We go into Melbourne as much as possible to go to the Melbourne Museum and Scienceworks, which I can’t recommend enough for babies and toddlers. It’s amazing. If I lived in Melbourne, I’d go every day. Spring is just around the corner so I just need to hang in there. We are going to Sydney this week and it’s a full 10 degrees warmer there every day. Insane. Why don’t we move to Sydney?

Well in other news, I lost my job last week. Yep, this is the third time in a row I have been made redundant. Un-fucking-believable. I thought it was coming for a while so it wasn’t a shock. The whole team were made redundant because the company has no money, so I guess I can’t take it personally. In many ways, it’s a relief because I was burning the candle at both ends to work 25 hours and still be a full time stay at home mum. I was kind of killing myself and felt like I was a shit mum and a shit employee so it was causing me a lot of stress.

I’m not really sure what I’ll do now. I had a good situation where I was mostly working from home. I live a long way from the CBD so it makes it difficult to find work. I also just don’t think Augie is ready for childcare yet. He’s incredibly shy and I just don’t want to put him through that trauma. I really wanted to wait to put him in childcare when it was best for him, not when it suited me. I’m not sure I’ll always have that luxury, in fact I may need to start checking out childcare centres very soon.

Augie had a 2 year check up with the child and maternal health nurse a couple of weeks ago. It wasn’t a great experience. She got in his face immediately to engage him and upset him and just didn’t seem to understand he was shy (then she refused to let him have a sticker unless he came and took it from her, which he was too scared to do). She gave me a massive lecture that I rock him to sleep and said I was hurting him and it was very sad for him that he needed to be rocked to sleep. She told me he should go to sleep school and when I mentioned that I understand they let kids cry it out at sleep school and she said that’s what he needs to learn to sleep. I’m not at all supportive of cry it out methods for our family and I’m finding it frustrating that it seems to be the norm in our culture. When I talk to friends, or other mums or read sleep advice online it always leads to cry it out methods. I end up feeling like I need to defend my gentle approach. I think I just need to stop talking to people about it. The next time someone asks me how he’s sleeping, I should just say “fine”.

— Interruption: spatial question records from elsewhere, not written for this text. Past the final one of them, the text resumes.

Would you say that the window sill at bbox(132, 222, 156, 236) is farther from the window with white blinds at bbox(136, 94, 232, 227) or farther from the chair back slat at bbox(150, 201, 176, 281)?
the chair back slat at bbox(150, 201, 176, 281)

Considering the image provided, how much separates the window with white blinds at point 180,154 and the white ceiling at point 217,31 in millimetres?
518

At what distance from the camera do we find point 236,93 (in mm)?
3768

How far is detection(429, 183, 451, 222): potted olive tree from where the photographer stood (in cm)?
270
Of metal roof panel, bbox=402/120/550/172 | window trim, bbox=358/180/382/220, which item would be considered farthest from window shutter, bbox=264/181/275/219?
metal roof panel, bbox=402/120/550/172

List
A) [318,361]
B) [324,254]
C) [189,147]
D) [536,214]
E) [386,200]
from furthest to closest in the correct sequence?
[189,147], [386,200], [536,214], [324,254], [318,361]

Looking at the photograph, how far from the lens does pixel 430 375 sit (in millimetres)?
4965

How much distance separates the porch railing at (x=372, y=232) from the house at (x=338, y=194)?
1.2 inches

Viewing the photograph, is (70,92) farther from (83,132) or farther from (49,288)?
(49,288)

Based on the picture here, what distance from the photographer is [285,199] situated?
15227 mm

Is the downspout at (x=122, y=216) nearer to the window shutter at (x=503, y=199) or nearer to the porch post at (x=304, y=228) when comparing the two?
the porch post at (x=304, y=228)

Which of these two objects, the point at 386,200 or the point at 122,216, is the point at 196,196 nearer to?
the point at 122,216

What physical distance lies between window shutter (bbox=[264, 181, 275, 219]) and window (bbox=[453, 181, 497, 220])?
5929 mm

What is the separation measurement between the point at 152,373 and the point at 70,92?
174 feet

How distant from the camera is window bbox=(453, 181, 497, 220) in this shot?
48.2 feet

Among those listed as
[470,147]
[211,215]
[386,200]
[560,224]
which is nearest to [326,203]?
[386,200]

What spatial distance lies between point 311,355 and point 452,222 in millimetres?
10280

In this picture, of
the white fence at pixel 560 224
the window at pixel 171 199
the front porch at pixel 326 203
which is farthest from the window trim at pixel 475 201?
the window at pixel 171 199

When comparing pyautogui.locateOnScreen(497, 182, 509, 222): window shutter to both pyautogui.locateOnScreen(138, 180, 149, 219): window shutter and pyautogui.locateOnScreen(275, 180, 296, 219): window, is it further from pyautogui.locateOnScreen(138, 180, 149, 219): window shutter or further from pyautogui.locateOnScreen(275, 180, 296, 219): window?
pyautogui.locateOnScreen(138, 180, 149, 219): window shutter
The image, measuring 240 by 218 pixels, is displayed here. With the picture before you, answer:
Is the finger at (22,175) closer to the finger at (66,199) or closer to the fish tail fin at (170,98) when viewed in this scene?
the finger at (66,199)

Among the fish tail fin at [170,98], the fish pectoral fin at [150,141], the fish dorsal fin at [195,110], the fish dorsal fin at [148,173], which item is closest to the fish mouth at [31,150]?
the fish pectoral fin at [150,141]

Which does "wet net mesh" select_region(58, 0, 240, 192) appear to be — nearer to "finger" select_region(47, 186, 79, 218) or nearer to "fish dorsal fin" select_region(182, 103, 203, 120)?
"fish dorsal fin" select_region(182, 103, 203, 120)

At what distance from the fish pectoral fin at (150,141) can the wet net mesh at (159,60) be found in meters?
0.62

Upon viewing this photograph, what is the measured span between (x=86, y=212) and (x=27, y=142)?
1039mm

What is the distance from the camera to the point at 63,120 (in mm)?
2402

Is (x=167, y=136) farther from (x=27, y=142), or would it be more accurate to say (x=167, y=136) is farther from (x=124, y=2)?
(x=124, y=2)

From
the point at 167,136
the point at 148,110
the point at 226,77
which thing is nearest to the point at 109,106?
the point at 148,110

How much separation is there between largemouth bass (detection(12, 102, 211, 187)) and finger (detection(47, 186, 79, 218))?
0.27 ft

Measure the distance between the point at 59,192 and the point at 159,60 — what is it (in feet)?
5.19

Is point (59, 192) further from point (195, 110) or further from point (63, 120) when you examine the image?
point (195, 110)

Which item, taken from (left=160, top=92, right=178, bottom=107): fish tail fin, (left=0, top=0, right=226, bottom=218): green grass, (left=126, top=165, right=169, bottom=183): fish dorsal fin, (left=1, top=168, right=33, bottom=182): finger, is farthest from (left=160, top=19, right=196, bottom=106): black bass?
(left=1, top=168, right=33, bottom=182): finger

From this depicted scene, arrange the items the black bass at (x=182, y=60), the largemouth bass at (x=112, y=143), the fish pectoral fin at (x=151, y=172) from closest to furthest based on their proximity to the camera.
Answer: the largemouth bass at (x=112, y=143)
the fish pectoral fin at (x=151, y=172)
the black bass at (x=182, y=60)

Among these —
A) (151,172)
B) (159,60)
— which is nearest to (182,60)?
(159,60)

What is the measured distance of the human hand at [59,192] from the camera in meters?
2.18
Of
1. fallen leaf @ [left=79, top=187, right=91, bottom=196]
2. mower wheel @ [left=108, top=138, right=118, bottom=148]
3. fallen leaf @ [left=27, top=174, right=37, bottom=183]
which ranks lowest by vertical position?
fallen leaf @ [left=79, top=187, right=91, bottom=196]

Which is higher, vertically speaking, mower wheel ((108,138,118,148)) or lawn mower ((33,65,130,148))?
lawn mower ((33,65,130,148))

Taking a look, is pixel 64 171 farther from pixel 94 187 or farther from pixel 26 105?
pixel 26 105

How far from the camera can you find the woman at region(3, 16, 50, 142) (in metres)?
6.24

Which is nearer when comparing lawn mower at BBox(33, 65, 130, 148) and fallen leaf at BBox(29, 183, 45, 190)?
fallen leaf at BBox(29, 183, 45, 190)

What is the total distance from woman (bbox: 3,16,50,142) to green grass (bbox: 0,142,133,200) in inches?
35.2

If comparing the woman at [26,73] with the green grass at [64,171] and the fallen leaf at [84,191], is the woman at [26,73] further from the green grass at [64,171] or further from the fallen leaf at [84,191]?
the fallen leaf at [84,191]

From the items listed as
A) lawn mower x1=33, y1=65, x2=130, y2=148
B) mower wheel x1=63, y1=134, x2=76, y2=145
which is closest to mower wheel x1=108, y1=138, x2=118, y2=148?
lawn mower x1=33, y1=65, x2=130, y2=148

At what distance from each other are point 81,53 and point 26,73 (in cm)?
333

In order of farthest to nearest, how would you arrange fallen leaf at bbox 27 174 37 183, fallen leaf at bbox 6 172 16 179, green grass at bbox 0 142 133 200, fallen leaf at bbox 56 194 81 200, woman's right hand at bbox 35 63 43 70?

She also did an autism screening test, which he passed fine as it was just about making eye contact, pointing at things, recognising his name, creative play and things like that. I did raise with her that I had niggling concerns about him being different to other kids. I don’t know how else to say it, but he just isn’t the same as other kids at playgroups or my friend’s kids. I like to say he’s quirky, but I do worry it’s more than that. He’s obviously very shy, he’s obsessed with fans (which is an autism factor), if we go somewhere he just plays with the fire hydrants or other weird things and not the toys, he gets obsessed with opening doors and flicking on lights, sometimes when I sing or put on music he says “stop” like the noise upsets him (I do have a terrible singing voice). I don’t know what is just being a toddler and what is different. I really wish my mum was here because she had three kids and I’m sure she’d be able to give me some guidance.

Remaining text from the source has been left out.